3.2.3 客户端实现 (client.go)

提供两种连接方式:直连通过 etcd 服务发现

package ip

import (
	"fmt"
	"time"

	"gitee.com/ha666/golibs/protocol/interceptor"
	"gitee.com/ha666/golibs/registry/discover"
	clientv3 "go.etcd.io/etcd/client/v3"
	"google.golang.org/grpc"
	"google.golang.org/grpc/credentials/insecure"
	"google.golang.org/grpc/resolver"
)

// Client IP服务客户端
type Client struct {
	conn *grpc.ClientConn
	IPServiceClient
}

// NewClient 创建IP客户端(直连模式)
func NewClient(addr string) (*Client, error) {
	conn, err := grpc.NewClient(addr,
		grpc.WithTransportCredentials(insecure.NewCredentials()),
		grpc.WithChainUnaryInterceptor(
			interceptor.ClientLogger,
			interceptor.ClientMetadata,
		),
		grpc.WithDefaultCallOptions(
			grpc.MaxCallRecvMsgSize(1024*1024*1), // 1MB
			grpc.MaxCallSendMsgSize(1024*1024*1),
		),
	)
	if err != nil {
		return nil, fmt.Errorf("failed to connect: %w", err)
	}
	return &Client{
		conn:            conn,
		IPServiceClient: NewIPServiceClient(conn),
	}, nil
}

// NewClientWithEtcd 创建IP客户端(etcd 服务发现模式)
func NewClientWithEtcd() (*Client, error) {
	// 1. 创建 etcd 客户端
	etcdClient, err := clientv3.New(clientv3.Config{
		Endpoints:   []string{"localhost:2379"},
		DialTimeout: 1 * time.Second,
	})
	if err != nil {
		return nil, err
	}

	// 2. 注册自定义 resolver
	builder := discover.NewBuilder(etcdClient)
	resolver.Register(builder)

**题目要求:** 请判断以下三项陈述是否与上方的客户端代码节选相符:(a) 直连模式下,客户端接收消息的最大尺寸设为 1MB;(b) etcd 客户端的连接超时时间设为 5 秒;(c) 直连模式的链式一元拦截器中包含 interceptor.ClientLogger。每项答“是”或“否”,并一字不差地引用原文中起决定作用的文字。

**所示记录:**
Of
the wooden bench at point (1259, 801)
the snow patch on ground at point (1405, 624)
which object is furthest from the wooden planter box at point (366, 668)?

--

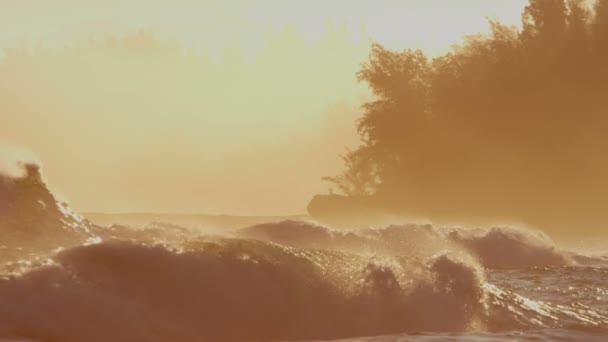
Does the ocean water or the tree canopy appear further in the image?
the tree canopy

**参考答案:**
(a) 是。“grpc.MaxCallRecvMsgSize(1024*1024*1), // 1MB”
(b) 否。“DialTimeout: 1 * time.Second,”
(c) 是。“interceptor.ClientLogger,”